┌──
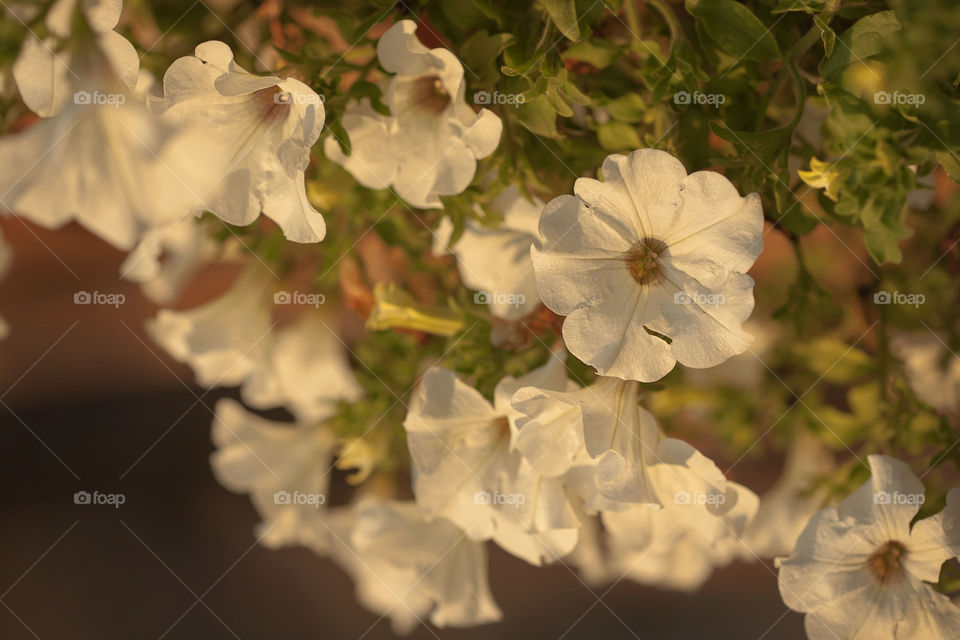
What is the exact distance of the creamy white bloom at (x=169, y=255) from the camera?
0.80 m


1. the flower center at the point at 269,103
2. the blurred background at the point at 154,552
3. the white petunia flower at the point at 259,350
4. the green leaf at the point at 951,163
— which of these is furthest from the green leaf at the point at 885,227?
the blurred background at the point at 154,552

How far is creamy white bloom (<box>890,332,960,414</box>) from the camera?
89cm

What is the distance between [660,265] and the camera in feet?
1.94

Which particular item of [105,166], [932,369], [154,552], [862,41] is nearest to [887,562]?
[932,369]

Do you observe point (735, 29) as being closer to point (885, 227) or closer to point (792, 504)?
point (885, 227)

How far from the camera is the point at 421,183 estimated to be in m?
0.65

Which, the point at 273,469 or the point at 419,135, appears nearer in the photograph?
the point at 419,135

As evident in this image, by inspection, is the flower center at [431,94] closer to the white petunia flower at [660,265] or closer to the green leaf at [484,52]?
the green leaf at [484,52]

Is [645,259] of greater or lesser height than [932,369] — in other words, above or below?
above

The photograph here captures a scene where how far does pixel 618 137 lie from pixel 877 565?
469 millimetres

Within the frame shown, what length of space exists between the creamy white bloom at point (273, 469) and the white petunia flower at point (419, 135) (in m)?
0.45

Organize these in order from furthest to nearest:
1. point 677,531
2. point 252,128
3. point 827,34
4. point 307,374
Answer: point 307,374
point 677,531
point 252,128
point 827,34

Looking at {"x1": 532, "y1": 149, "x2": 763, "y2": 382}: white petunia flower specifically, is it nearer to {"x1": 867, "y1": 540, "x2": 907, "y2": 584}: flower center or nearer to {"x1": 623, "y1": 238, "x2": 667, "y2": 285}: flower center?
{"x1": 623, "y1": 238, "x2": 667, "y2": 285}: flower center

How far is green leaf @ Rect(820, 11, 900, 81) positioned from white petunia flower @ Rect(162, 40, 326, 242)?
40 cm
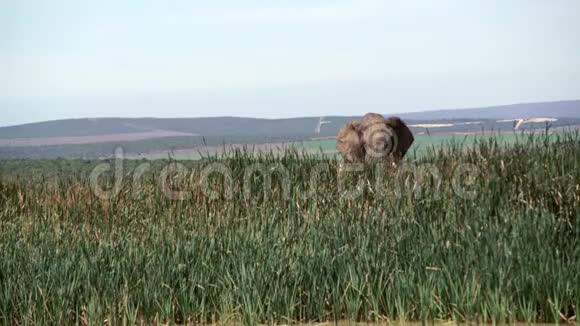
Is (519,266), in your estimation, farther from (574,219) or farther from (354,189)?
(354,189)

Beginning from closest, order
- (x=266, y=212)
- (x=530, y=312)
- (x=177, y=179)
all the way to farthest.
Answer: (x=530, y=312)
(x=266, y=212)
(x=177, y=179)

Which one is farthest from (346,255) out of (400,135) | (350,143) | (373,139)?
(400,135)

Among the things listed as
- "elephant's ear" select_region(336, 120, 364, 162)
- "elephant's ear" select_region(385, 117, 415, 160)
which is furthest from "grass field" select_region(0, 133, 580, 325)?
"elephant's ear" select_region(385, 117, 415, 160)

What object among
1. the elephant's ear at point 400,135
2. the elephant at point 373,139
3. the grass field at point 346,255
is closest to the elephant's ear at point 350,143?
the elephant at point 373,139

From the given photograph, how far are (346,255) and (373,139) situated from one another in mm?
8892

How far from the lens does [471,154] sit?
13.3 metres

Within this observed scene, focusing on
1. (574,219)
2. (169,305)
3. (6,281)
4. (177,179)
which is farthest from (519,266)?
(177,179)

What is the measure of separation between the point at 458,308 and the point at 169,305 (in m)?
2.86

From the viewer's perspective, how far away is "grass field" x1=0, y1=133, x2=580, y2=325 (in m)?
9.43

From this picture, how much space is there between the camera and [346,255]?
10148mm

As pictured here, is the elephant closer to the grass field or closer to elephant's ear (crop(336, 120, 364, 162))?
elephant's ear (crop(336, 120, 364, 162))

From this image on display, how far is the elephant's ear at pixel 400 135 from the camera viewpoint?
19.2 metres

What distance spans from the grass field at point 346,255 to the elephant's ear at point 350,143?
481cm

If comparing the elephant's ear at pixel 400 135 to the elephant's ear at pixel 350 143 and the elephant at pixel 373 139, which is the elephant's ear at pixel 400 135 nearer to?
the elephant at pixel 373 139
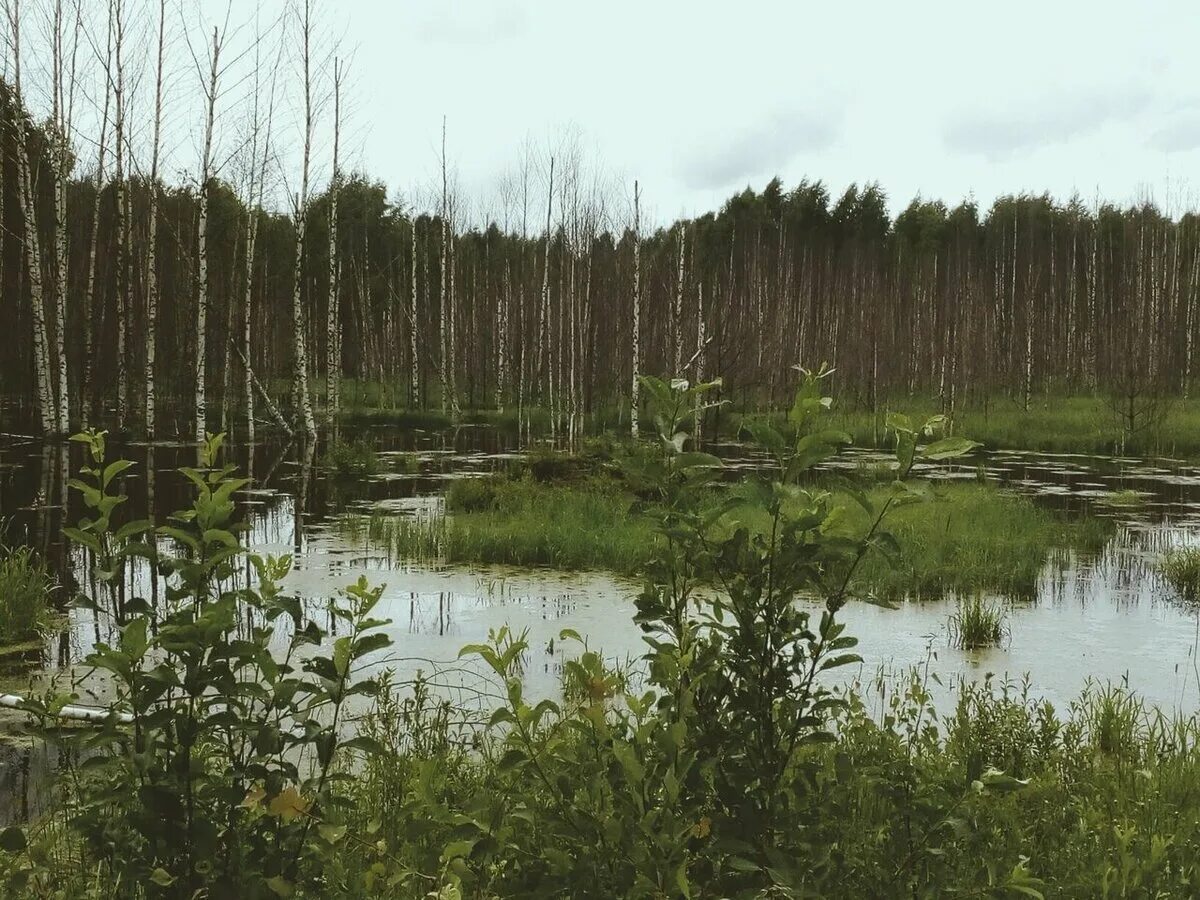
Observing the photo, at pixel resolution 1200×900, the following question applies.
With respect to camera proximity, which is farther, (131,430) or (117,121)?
└──
Give the entries again word for word, but skip the pictures.

What is the exact distance of the creamy white bloom at (x=169, y=255) from the camera?
0.80 m


1. the flower center at the point at 269,103
2. the blurred background at the point at 154,552
3. the white petunia flower at the point at 259,350
4. the green leaf at the point at 951,163
— which of these is furthest from the green leaf at the point at 885,227?
the blurred background at the point at 154,552

How far is creamy white bloom (<box>890,332,960,414</box>) from the camera?
89cm

What is the distance between [660,265] and the camera in feet?
1.94

Which particular item of [105,166], [932,369], [154,552], [862,41] is nearest to [887,562]?
[932,369]

Do you observe point (735, 29) as being closer to point (885, 227) or closer to point (792, 504)?
point (885, 227)

How far from the camera is the point at 421,183 estimated to be in m?
0.65

Which, the point at 273,469 or the point at 419,135, appears nearer in the photograph?
the point at 419,135

As evident in this image, by inspection, is the flower center at [431,94] closer to the white petunia flower at [660,265] or closer to the green leaf at [484,52]?
the green leaf at [484,52]

Is [645,259] of greater or lesser height than [932,369] — in other words, above or below?
above

The photograph here captures a scene where how far does pixel 618 137 lie from pixel 877 565?
469 millimetres

Within the frame shown, what length of space exists between the creamy white bloom at point (273, 469) and the white petunia flower at point (419, 135) (in m)?
0.45

Organize these in order from furthest to nearest:
1. point 677,531
2. point 252,128
3. point 827,34
4. point 307,374
Answer: point 307,374
point 677,531
point 252,128
point 827,34

Looking at {"x1": 532, "y1": 149, "x2": 763, "y2": 382}: white petunia flower specifically, is it nearer to {"x1": 867, "y1": 540, "x2": 907, "y2": 584}: flower center or nearer to {"x1": 623, "y1": 238, "x2": 667, "y2": 285}: flower center?
{"x1": 623, "y1": 238, "x2": 667, "y2": 285}: flower center

How far is green leaf @ Rect(820, 11, 900, 81) positioned from white petunia flower @ Rect(162, 40, 326, 242)?
40 cm
Is (519,266), in your estimation, farther from (574,219) or farther from (354,189)?
(354,189)

Beginning from closest, order
- (x=266, y=212)
- (x=530, y=312)
- (x=177, y=179)
all the way to farthest.
Answer: (x=530, y=312)
(x=266, y=212)
(x=177, y=179)

Which one is farthest from (346,255) out of (400,135) | (350,143) | (373,139)?
(400,135)

Among the things listed as
- "elephant's ear" select_region(336, 120, 364, 162)
- "elephant's ear" select_region(385, 117, 415, 160)
which is furthest from "grass field" select_region(0, 133, 580, 325)?
"elephant's ear" select_region(385, 117, 415, 160)

What object among
1. the elephant's ear at point 400,135
2. the elephant at point 373,139
3. the grass field at point 346,255
is closest to the elephant's ear at point 350,143?
the elephant at point 373,139

From the given photograph, how far are (346,255) and (373,139) situated from one another in mm?
8892

How far from the lens does [471,154] sit?
13.3 metres

Within this observed scene, focusing on
1. (574,219)
2. (169,305)
3. (6,281)
4. (177,179)
which is farthest from (519,266)?
(177,179)

What is the measure of separation between the point at 458,308 and the point at 169,305 (in m)?
2.86

From the viewer's perspective, how far away is "grass field" x1=0, y1=133, x2=580, y2=325 (in m)?
9.43

From this picture, how much space is there between the camera and [346,255]?
10148mm

As pictured here, is the elephant closer to the grass field or closer to elephant's ear (crop(336, 120, 364, 162))?
elephant's ear (crop(336, 120, 364, 162))

From this image on display, how far is the elephant's ear at pixel 400 135 from the camera viewpoint?
19.2 metres

What distance spans from the grass field at point 346,255 to the elephant's ear at point 350,143?
481cm

If comparing the elephant's ear at pixel 400 135 to the elephant's ear at pixel 350 143 and the elephant at pixel 373 139, which is the elephant's ear at pixel 400 135 nearer to?
the elephant at pixel 373 139
Observing the photo, at pixel resolution 1200×900, the following question applies.
With respect to camera proximity, which is farther, (131,430) or (117,121)?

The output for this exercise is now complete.